I to właśnie za pomocą sms-ów tenisistka stołowa Monika Pietkiewicz (Warmia Lidzbark Warmiński) została najpopularniejszym sportowcem według internautów, kajakarz Denis Ambroziak (Kayak Club Olsztyn) — najpopularniejszym sportowcem Olsztyna, Paulina Babińczuk (OKS Stomil) — Piłkarzem Roku, Grand Slam Stare Jabłonki — Wydarzeniem Sportowym Roku, a Klub Żeglarski Ostróda — Najpopularniejszym Klubem Sportowym.

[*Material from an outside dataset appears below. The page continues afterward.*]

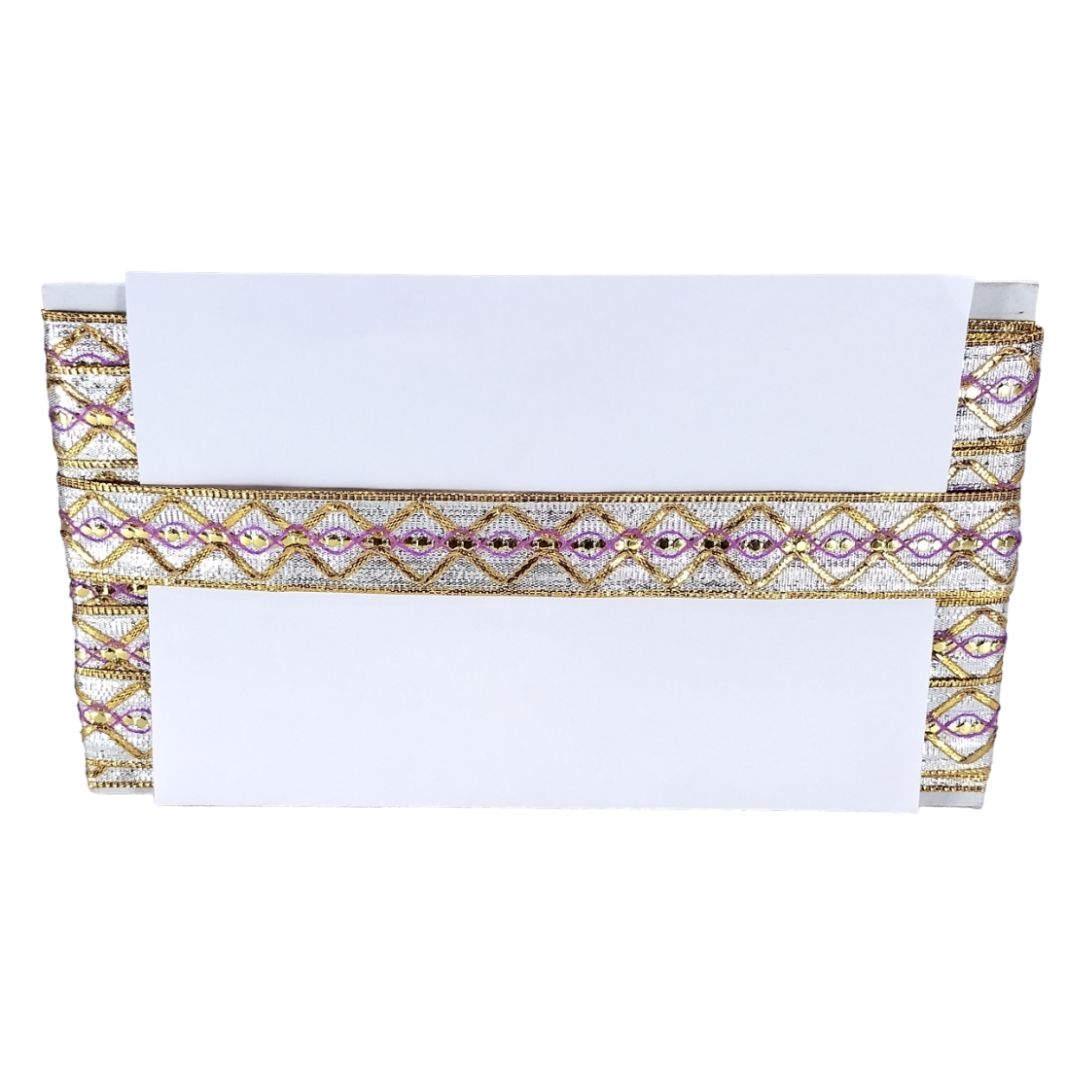 Decorative table runner with gold and purple patterns on a white background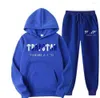 Мужские рубашки T 2023 бренд Trapstar Print Sportswear Мужчины 15 цветов теплые две части, заложенные в толстовку с капюшоном.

Decyzją dziennikarzy sportowych „Gazety Olsztyńskiej” i „Dziennika Elbląskiego” tytuł Trenera Roku przyznano Alicji i Tomaszowi Sztąberskim, szkoleniowcom koszykówki w KKS Olsztyn.

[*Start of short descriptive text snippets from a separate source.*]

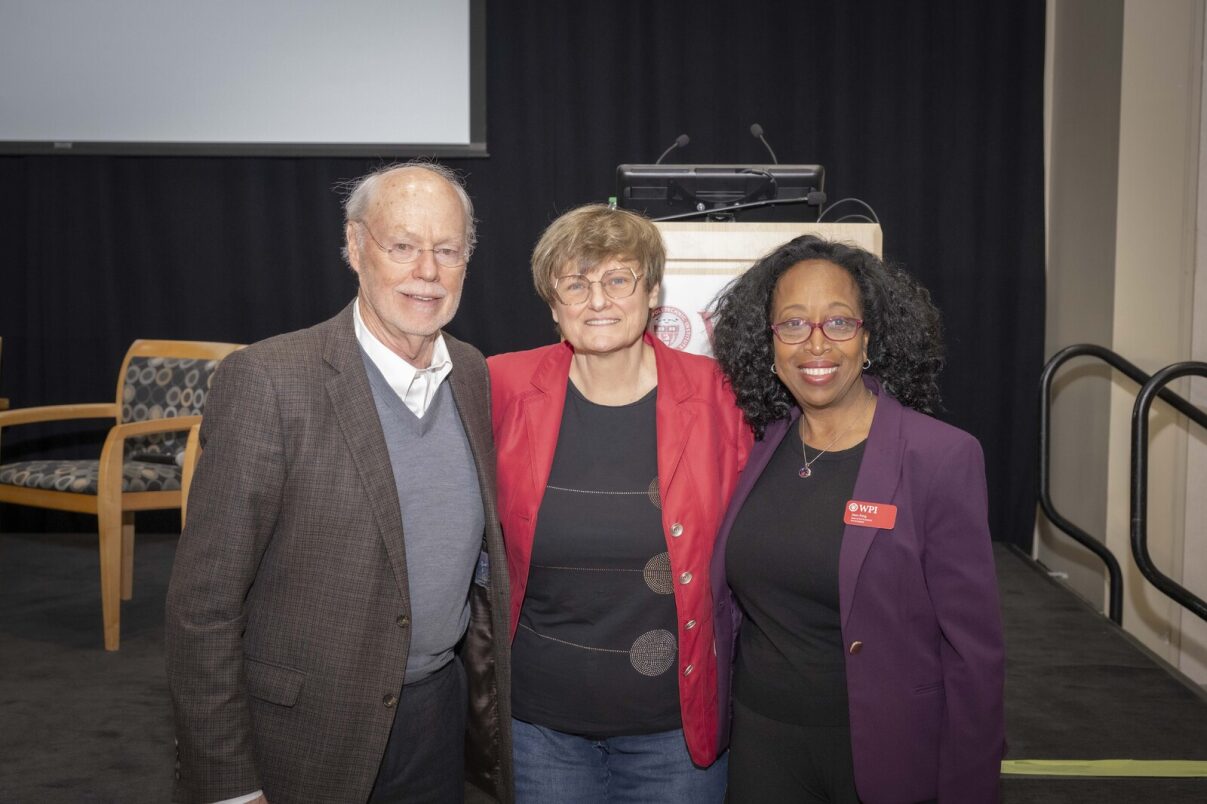A smiling photo of Dr Jean King (middle) with Nobel laureates Dr. Phil Sharpe and Dr. Katalin Kariko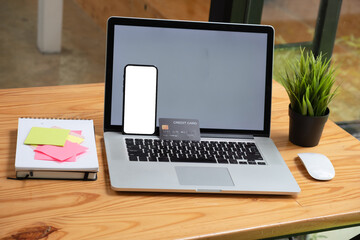 Top view of workspace with Online payments concept, Smartphone blank screen for advertisement with...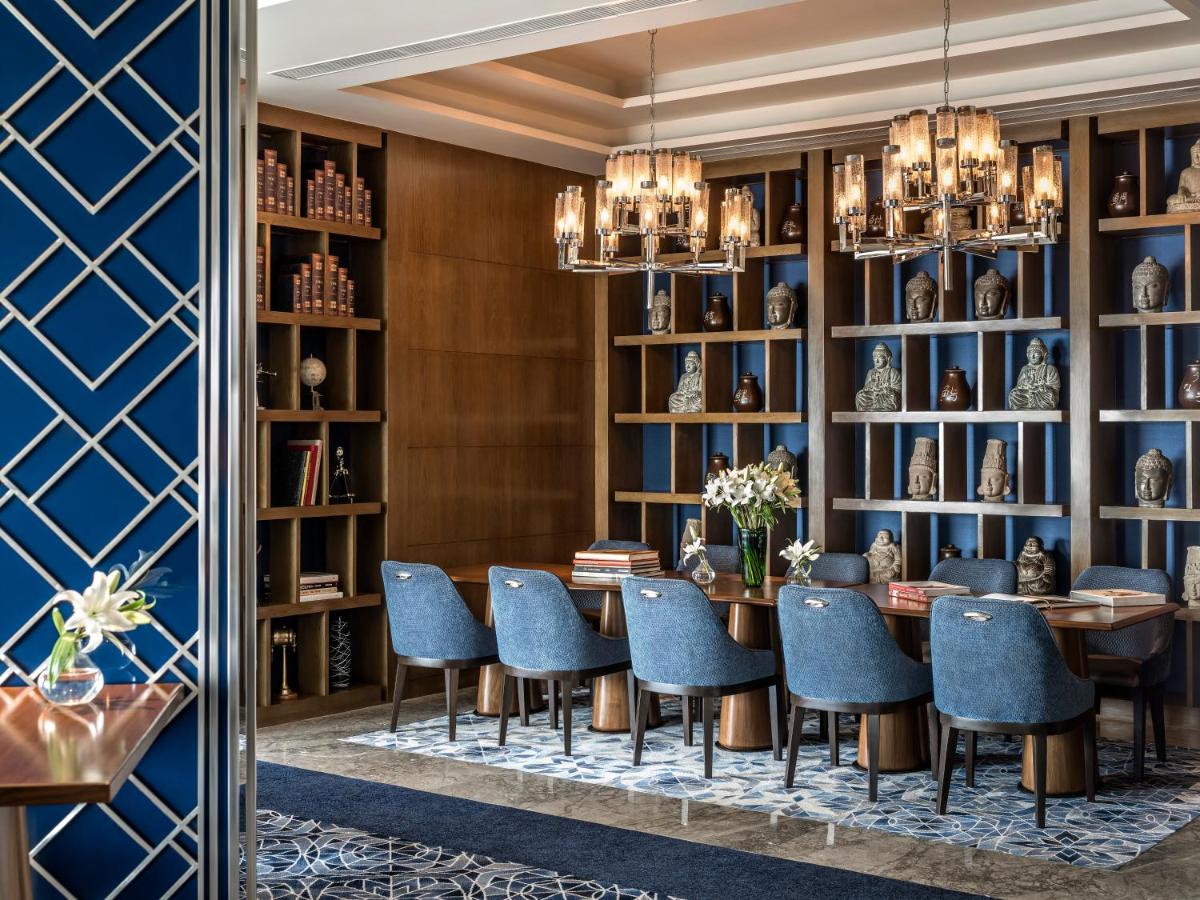 a dining room with blue chairs and a table and bookshelves at Shangri-La Eros New Delhi in New Delhi a dining room with blue chairs and a table and bookshelves at Shangri-La Eros New Delhi in New Delhi
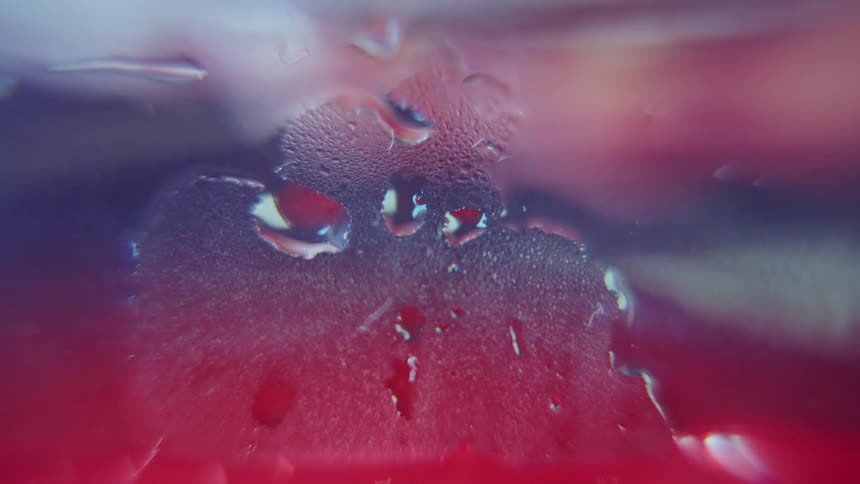 Red liquid ebbs and flows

Wśród zaproszonych na Bal Sportowca gości specjalnych znaleźli się m.in. wojewoda Marian Podziewski, Anna Wasilewska - członkini zarządu województwa, Piotr Grzymowicz - prezydent Olsztyna i Henryk Kamiński - prezes Warmińsko-Mazurskiego Klubu Biznesu. Byli też liczni szefowie i przedstawiciele firm sponsorujących plebiscyt.
Około godzinie 21 kierujący działem sportowym „GO” Artur Dryhynycz przystąpił do przedstawienia laureatów. Tym razem byli prawie wszyscy. Zabrakło jedynie Krzysztofa Hołowczyca (nagrodę odebrał jego menedżer Andrzej Kalitowicz) i Denisa Ambroziaka, który przebywał na zgrupowaniu kadry w Portugalii (nagrodę odebrał prezes klubu Janusz Milewski).
Atrakcją balu był występ zespołu Leszcze, którego liderem był Maciej Miecznikowski. Nie było pary, która by nie tańczyła przy ich żywiołowej muzyce.
Oczywiście był też olbrzymi tort, który, zgodnie z wieloletnią tradycją, podzielili Trenerzy Roku — Alicja i Tomasz Sztąberscy.
Bal Sportowca po raz jedenasty z rzędu odbył w olsztyńskiej restauracji Przystań. Przypomnijmy, że miejsce to jest owiane sportową legendą. Przed wojną mieściła się tam żeglarska i bojerowa przystań dostępna dla mieszkańców miasta, a po wojnie mieli tu swoje siedziby żeglarze, kajakarze i motorowodniacy dwóch olsztyńskich klubów — Budowlanych i Gwardii.
Kolejny bal odbył się w Hotelu Omega, ale to już zupełnie inna historia, do której jeszcze kiedyś na pewno wrócimy.